* **Source document**:
□ □ □ □ □

Religare Enterprises Limited (REL) is an Indian investment and financial services holding company, headquartered in New Delhi. REL is listed on National Stock Exchange of India and Bombay Stock Exchange. It is  registered with the Reserve Bank of India (RBI).

History 
Founded in 1982, initially Religare was a stock brokerage firm called Religare Securities Limited (RSL) and was admitted to the National Stock Exchange (NSE) in 1994. In 2000, it secured membership of the Futures and Options segment of the NSE and also registered with National Securities Depository Limited (NSDL) as a depository participant.

Religare Finvest, a group company, was founded in 2001 as a private non-banking financial institution. In 2002, RSL received registration as ‘Portfolio Manager’ from Securities and Exchange Board of India (SEBI). RSL registered with Central Depository Services Limited (CDSL) as a depository participant in 2003. It also became a stock broker at the Bombay Stock Exchange (BSE) in 2004. In the same year, Religare Commodities Limited, a commodities broking company, started operations as a ‘trading cum clearing member’ at both the Multi Commodity Exchange (MCX) and the National Commodity and Derivatives Exchange (NCDEX).

An office was established in London in 2006. In 2006, RSL received registration as Merchant Banker in Category – I from SEBI. Religare announced a joint venture with Macquarie Bank Ltd. in October 2007 to expand its wealth management business. REL went public with an initial public offering (IPO) of its stock in November, 2007, which was oversubscribed 159 times. The same year, RSL received membership of derivative segment of the BSE as trading-cum-clearing member.

In 2008, Religare started a joint-venture life assurance business with Aegon N.V. and Bennett, Coleman & Company called Aegon Religare Life Insurance Company. Religare exited the joint venture in 2015 by selling its stake to Bennett, Coleman & Company.

□ □ □ □ □

* **Data excerpt**:
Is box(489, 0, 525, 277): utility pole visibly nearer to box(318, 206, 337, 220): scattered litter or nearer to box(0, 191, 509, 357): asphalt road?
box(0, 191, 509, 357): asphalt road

□ □ □ □ □

* **Jobs**:
1. In the Religare history, rewrite the part that opens with the words containing "An office was" and closes with "Coleman & Company.", changing "London" to "Singapore".
2. Answer these questions from the Religare history:
(a) In which city is Religare Enterprises Limited headquartered?
(b) In what year was Religare Finvest founded?
(c) How many times was the November 2007 IPO oversubscribed?

* **Correct answers**:
1.
An office was established in Singapore in 2006. In 2006, RSL received registration as Merchant Banker in Category – I from SEBI. Religare announced a joint venture with Macquarie Bank Ltd. in October 2007 to expand its wealth management business. REL went public with an initial public offering (IPO) of its stock in November, 2007, which was oversubscribed 159 times. The same year, RSL received membership of derivative segment of the BSE as trading-cum-clearing member.

In 2008, Religare started a joint-venture life assurance business with Aegon N.V. and Bennett, Coleman & Company called Aegon Religare Life Insurance Company. Religare exited the joint venture in 2015 by selling its stake to Bennett, Coleman & Company.

2.
(a) New Delhi
(b) 2001
(c) 159 times